QUI EXPOSE, S’EXPOSE

Qui expose, s’expose

Von Claude Kuhn

Das Plakat, extrovertiert, wohl das aufdringlichste unter den Papieren, begleitet uns massenweise und unausweichlich auf unseren täglichen Schritten. Es will mit seinem Auftritt unser Bewusstsein möblieren. Jährlich gelangen zig1000 Plakate in den Aushang. Da gilt es in diesem immensen Spektrum den richtigen Ton zu finden, sozusagen in diesem Chor der Affichen den Solistenpart zu übernehmen. Das Erschaffen eines Plakates, des Autorenplakates, ist der Balztanz eines Gestalters. “Qui expose, s’expose.” Das „Rezept“ – man macht es anders. Es geht um die Neuordnung von bereits Bekanntem. Dazu ist ein Verhalten nötig, das Wozu-Warum- und Wies?  Kurz, eine Eigenschaft, die sich Neugierde nennt, das heisst, die Auseinandersetzung mit dem subjektiv Neuen. Man taktiert, geht subversiv vor, will überraschen, in den Gemütern eine Sache anrichten.
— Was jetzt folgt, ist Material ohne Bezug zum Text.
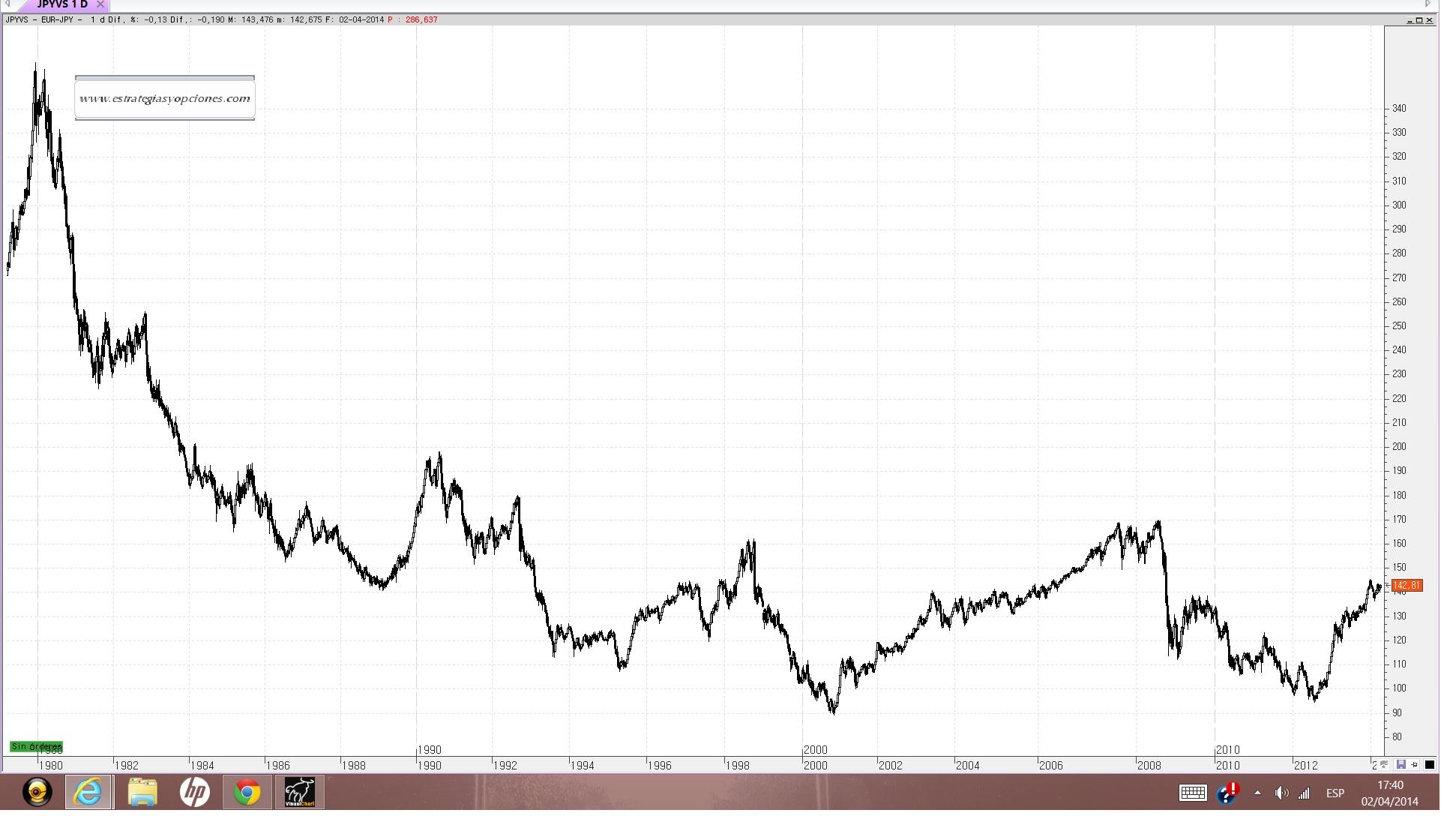 Forex divisas euro yen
Man muss durch die Hintertüre zur gewünschten Aussage gelangen um ein unerwartetes “me voilà” oder im besten Falle ein ”jamais vue” zu provozieren.

Wer kreativ tätig ist, denkt freiwillig. Um es in den Worten Cassandres zu sagen: „Um Lösungen zu finden ohne zu suchen, muss man lange gesucht haben ohne zu finden.“ Es gilt den kürzesten Weg vom Sender zum Empfänger herzustellen, mit wenig viel sagen. Es verhält sich beim Gestalten wie beim gesprochenen Wort: man kann viel reden ohne etwas zu sagen oder man kann etwas sagen ohne viel zu reden.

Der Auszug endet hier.